▶ EXERCISE DIRECTIONS:
Can you turn everything from the line containing "Is the shark" down to the end of the records, that line included, into a Markdown table with a Row column for the row number and a Text column for the line, with blank lines omitted?

▶ DATA ROWS:
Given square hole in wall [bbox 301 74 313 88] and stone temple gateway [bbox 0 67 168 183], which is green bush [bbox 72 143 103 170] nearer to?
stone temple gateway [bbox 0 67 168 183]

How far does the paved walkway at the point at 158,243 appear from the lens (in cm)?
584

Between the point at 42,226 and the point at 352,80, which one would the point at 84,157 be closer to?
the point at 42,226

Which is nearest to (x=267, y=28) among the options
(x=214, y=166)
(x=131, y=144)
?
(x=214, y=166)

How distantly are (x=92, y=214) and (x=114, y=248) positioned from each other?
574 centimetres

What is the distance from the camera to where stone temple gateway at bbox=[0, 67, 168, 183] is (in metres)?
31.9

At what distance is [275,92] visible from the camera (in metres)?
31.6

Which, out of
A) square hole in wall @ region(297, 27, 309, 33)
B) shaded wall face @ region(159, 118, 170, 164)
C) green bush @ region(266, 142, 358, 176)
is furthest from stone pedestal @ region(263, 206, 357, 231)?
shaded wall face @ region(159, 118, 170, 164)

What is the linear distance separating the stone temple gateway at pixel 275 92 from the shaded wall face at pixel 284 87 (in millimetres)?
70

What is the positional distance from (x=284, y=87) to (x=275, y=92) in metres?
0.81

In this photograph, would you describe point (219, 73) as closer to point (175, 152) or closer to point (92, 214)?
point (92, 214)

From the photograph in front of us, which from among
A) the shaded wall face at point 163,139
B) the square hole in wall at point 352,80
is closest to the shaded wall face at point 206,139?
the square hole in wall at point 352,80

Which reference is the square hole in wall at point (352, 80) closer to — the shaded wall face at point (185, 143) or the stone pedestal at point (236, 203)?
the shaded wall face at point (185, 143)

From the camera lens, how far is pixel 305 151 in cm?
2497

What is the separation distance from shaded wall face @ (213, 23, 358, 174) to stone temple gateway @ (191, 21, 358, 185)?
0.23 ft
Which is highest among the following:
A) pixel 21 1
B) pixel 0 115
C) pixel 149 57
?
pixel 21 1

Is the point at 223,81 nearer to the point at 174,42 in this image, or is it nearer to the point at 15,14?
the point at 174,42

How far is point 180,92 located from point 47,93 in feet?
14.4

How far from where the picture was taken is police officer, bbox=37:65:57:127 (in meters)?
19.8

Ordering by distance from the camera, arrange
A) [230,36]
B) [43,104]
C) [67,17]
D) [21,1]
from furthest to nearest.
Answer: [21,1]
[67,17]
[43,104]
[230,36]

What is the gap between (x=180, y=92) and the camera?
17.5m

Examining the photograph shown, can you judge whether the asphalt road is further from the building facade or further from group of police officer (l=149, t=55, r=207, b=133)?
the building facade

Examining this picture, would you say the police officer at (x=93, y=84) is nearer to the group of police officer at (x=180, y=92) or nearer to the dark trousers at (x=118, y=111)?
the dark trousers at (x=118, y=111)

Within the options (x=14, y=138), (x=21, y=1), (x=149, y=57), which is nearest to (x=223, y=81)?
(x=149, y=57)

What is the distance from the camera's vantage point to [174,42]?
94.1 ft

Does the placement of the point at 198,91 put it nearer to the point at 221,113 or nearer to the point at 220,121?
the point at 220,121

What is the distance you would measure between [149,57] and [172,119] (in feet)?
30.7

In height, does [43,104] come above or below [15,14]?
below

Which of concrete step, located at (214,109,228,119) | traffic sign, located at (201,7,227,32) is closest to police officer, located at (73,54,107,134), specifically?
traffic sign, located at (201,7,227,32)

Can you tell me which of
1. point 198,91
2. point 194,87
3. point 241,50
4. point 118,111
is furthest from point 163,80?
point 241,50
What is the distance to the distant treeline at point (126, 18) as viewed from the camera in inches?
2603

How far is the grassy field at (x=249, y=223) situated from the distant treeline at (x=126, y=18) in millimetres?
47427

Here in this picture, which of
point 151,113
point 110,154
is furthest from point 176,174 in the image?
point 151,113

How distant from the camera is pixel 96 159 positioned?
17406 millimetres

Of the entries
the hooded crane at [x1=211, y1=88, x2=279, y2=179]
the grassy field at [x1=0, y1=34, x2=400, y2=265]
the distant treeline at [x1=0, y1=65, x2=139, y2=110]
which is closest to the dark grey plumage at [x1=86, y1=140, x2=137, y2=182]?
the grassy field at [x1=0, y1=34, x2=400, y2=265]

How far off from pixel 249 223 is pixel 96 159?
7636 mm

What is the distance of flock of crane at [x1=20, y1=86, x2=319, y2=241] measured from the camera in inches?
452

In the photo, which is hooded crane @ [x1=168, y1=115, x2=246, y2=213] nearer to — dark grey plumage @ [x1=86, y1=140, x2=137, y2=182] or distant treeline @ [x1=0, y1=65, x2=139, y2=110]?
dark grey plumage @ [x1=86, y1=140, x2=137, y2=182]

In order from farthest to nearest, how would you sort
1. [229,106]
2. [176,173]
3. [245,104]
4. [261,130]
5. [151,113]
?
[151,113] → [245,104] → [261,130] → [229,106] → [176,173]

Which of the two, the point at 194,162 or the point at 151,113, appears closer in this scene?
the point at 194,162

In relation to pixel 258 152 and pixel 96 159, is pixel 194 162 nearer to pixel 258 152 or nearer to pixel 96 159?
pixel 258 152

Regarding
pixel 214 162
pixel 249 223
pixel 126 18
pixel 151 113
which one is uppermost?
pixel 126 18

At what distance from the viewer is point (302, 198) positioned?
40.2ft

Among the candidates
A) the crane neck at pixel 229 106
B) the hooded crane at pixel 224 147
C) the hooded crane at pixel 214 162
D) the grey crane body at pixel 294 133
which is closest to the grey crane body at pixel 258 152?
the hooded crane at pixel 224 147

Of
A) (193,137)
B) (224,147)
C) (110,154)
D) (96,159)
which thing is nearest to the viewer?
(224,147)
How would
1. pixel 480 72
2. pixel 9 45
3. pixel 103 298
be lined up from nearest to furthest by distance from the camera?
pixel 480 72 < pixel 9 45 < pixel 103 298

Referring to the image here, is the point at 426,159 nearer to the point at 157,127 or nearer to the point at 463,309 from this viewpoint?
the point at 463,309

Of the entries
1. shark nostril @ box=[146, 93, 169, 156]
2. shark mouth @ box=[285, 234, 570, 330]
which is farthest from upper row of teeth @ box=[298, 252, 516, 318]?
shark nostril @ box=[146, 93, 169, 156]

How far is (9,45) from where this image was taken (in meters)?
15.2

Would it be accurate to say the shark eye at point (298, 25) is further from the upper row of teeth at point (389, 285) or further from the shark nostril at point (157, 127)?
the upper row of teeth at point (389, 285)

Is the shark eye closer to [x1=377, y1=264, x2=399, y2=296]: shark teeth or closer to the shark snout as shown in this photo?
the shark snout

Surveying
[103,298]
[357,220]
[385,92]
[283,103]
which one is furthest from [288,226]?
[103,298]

▶ WRITTEN ANSWER:
| Row | Text |
|---|---|
| 1 | Is the shark eye closer to [x1=377, y1=264, x2=399, y2=296]: shark teeth or closer to the shark snout as shown in this photo? |
| 2 | the shark snout |
| 3 | Surveying |
| 4 | [103,298] |
| 5 | [357,220] |
| 6 | [385,92] |
| 7 | [283,103] |
| 8 | which one is furthest from [288,226]? |
| 9 | [103,298] |